Value Creation (Strategies for the Chemical Industry) || Post-Merger Management: it's All in the Design
✍ Scribed by Budde, Florian; Felcht, Utz-Hellmuth; Frankemölle, Heiner
- Publisher
- Wiley-VCH Verlag GmbH & Co. KGaA
- Year
- 2008
- Weight
- 216 KB
- Edition
- 2
- Category
- Article
- ISBN
- 3527312668
No coin nor oath required. For personal study only.
✦ Synopsis
Many companies generate value by growing through mergers or acquisitions. When, often after months of negotiating, the parties concerned announce that they have reached an agreement and state the purchase price, the benchmark is set against which the success of the transaction will be judged. The price, including the strategic premium, reflects the negotiating power of both parties and their expectations of the potential synergies. Post-merger integration cannot turn a bad deal into a winner; however, if properly implemented, it can realize the estimated synergies and often identify additional potential. Successful post-merger integration also stabilizes the organization and secures the business, which prevents the merger from causing short-term falls in profit that can end up destroying more value than the synergies create.
In the first edition of this book, we estimated the capital market's expectations on the value creation of a merger by the development of the total return to shareholders in both the short term (five days) and the long term (two to three years).

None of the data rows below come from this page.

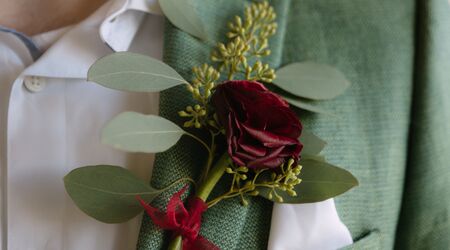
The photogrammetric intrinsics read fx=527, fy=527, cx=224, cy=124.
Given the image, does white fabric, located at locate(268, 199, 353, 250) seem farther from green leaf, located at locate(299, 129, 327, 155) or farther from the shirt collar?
the shirt collar

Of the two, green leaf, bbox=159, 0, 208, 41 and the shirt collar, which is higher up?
green leaf, bbox=159, 0, 208, 41

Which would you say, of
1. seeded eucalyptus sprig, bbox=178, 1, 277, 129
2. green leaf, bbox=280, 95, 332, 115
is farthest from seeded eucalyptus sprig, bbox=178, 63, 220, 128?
green leaf, bbox=280, 95, 332, 115

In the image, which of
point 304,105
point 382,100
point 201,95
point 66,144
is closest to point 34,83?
point 66,144

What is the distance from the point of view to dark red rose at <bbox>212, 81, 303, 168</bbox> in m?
0.54

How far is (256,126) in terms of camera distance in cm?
55

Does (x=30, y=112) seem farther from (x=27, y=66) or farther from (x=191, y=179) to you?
(x=191, y=179)

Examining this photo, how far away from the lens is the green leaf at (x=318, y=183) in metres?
0.58

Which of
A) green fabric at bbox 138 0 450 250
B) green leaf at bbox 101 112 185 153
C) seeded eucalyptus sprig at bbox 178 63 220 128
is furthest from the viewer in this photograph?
green fabric at bbox 138 0 450 250

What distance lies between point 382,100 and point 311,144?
0.18 metres

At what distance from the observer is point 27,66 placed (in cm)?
64

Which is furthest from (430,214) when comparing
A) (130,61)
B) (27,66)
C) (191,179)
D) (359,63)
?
(27,66)

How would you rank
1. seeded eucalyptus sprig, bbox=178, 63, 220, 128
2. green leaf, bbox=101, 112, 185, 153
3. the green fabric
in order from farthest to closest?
the green fabric, seeded eucalyptus sprig, bbox=178, 63, 220, 128, green leaf, bbox=101, 112, 185, 153

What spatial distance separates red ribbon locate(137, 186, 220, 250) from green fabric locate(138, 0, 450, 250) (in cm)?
18

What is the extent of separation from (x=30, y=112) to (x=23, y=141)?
0.11 feet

In that edition, our chart showed that only half of all mergers in the chemical industry succeeded in creating value. We have updated this analysis, and worryingly the success rate has fallen to just 40 percent (Fig. 25.1). We believe that much of the blame for this can be placed on poor post-merger management rather than on poor deals being struck in the first place.

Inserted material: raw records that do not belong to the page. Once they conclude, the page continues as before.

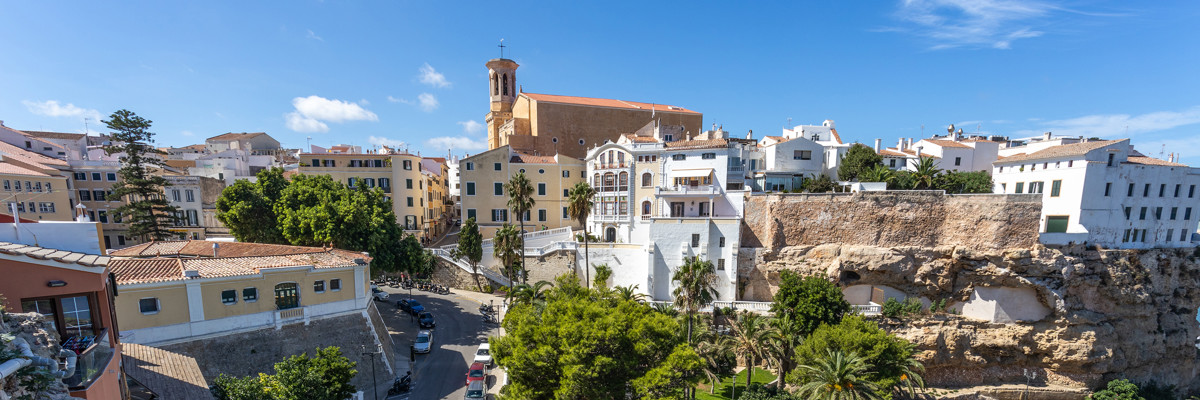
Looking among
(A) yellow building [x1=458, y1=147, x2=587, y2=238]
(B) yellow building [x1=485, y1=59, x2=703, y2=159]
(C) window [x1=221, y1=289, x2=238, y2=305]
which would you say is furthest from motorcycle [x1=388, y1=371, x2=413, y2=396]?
(B) yellow building [x1=485, y1=59, x2=703, y2=159]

There is, of course, no instant recipe for success in post-merger integration. Companies must find the path that is right for them, even if they have enjoyed successful mergers in the past. Each situation is different, with industry dynamics, the legal context, and the starting position of the companies all playing a part in determining the best approach. Perhaps the only universal truth is that careful planning and staying power are certain to be indispensable.